Another leader in implementing CSR methods through its operations is Eaton, a power management company that provides energy-saving and efficient products and solutions to its clients. An advocate for sustainability, Eaton is taking decisive action against air pollution in China. The products Eaton sells, including hybrid electric and hydraulic power trains, electrical power control systems and high-pressure hydraulic aircraft systems, encourage the conservation of resources, efficient use of power and emissions reduction. Additionally, they combat pollution and help reduce CO2 emissions by achieving zero-waste-to-landfill through recycling. These are all methods and examples of how companies seem to be shifting toward more sustainable ways of operating and producing goods.
In China, the dangers of air pollution were brought to the forefront of the national discussion with last month’s release of Chai Jing’s documentary, “Under the Dome.” Former TV reporter Chai Jing’s story serves as an example of the harmful effects that pollution can have on people and the environment. Chai spent a year investigating and financing her 103-minute documentary on the issue of smog in China. The piece was widely available on Chinese social media for a week before authorities removed it from Chinese video sites. Chai’s film, which explores the daunting social and health risks that come with persistent exposure to air pollution, was viewed over 100 million times before it was blocked. In a Ted-Talk formatted lecture, Jing describes her own experiences and presents research findings to help explain the causes of pollution and the solutions that other countries have implemented.
In 2013, Chai’s first child was prematurely diagnosed with a tumor; a catalyzing event that she claims led to her subsequent research. Motivated by the thought of protecting her child and uncovering the source of the girl’s early health problems, Chai produced a film that has sparked public debate and informed many of the risks they may be facing due to high pollution levels. Fearing for her daughter’s health, Chai says that she keeps her inside their insolated and purified house unless pollution levels are low.
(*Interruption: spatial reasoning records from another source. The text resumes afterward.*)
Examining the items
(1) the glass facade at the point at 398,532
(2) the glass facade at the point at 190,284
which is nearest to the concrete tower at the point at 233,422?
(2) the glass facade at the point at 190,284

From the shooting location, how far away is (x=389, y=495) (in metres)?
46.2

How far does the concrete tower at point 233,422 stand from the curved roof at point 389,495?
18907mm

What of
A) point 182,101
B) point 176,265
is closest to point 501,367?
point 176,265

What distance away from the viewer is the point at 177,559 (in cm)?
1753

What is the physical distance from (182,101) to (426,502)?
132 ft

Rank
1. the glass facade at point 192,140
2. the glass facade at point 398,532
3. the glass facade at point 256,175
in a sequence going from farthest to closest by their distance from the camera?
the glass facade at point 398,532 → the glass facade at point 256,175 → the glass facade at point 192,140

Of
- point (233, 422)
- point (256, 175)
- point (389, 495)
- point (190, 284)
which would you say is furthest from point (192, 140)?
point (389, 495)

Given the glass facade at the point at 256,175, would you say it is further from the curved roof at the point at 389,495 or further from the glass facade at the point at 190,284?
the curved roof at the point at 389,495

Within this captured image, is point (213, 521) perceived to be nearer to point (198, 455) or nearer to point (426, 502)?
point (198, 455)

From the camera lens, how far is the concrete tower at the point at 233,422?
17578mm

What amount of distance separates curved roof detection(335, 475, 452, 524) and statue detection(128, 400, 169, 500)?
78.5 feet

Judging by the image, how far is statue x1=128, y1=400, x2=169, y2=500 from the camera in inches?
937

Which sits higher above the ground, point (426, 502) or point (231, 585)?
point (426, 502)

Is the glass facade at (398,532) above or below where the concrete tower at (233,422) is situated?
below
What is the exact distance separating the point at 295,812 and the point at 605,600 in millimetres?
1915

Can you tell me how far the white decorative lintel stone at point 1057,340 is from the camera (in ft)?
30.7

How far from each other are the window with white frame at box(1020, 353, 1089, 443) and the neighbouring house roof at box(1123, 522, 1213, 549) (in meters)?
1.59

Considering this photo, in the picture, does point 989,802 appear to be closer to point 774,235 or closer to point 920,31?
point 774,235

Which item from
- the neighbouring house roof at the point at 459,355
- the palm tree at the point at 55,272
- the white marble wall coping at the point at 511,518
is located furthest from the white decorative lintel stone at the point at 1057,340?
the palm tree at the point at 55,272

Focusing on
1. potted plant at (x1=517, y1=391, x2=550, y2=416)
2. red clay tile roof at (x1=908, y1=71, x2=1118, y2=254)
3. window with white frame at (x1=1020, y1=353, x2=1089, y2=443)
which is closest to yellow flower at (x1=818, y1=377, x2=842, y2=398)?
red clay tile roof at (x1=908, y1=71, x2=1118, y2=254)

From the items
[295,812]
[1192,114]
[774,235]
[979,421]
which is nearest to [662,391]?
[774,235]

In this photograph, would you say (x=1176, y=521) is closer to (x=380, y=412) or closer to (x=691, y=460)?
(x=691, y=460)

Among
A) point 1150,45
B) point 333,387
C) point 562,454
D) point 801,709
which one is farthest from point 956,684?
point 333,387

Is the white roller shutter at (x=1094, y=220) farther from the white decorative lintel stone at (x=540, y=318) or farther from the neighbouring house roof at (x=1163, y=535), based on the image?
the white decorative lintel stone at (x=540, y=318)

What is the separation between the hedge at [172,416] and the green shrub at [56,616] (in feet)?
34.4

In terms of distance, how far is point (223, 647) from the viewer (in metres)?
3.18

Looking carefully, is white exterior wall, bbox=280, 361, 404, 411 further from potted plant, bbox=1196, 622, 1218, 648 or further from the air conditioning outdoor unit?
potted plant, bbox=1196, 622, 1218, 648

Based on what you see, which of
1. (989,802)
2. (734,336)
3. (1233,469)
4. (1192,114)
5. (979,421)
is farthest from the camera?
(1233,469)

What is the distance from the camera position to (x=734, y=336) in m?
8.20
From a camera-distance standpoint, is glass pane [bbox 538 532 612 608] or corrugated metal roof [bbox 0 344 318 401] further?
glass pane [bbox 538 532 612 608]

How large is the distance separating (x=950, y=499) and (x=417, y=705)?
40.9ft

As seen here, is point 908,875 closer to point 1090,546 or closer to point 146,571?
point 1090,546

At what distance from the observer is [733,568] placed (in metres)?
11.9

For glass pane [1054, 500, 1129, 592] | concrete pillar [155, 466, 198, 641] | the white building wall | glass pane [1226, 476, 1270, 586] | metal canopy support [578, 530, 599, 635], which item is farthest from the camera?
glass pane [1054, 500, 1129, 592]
Chai’s experience with her daughter’s health problems led her to use her film-making skills to reveal the way factories throughout China have been ignoring and breaking the countless existing rules and regulations on environmental protection and proper working conditions with impunity.
Chai’s film has reminded us all of the importance of making an effort to reduce harmful and avoidable habits that contribute to air pollution.
This March, Premier Li Keqiang made promising statements after Chai’s documentary was blocked in China. “The Chinese government is determined to tackle smog and pollution,” he said. The fact that Air Quality Index (AQI) levels have exceeded the standards recommended by the World Health Organization countless times in the past three years, combined with the release of Chai’s documentary, will probably encourage more companies to make green changes in their operations and implement CSR methods. While creating and enforcing stricter standards for improving air quality is costly and sometimes even tedious, such actions are certainly not costlier than the potential loss of more lives due to air pollution. Thanks to Chai’s revolutionary documentary and the increase in sustainable actions taken by companies, the public will slowly become more informed and aware of the dangers they face, as well as the possible solutions.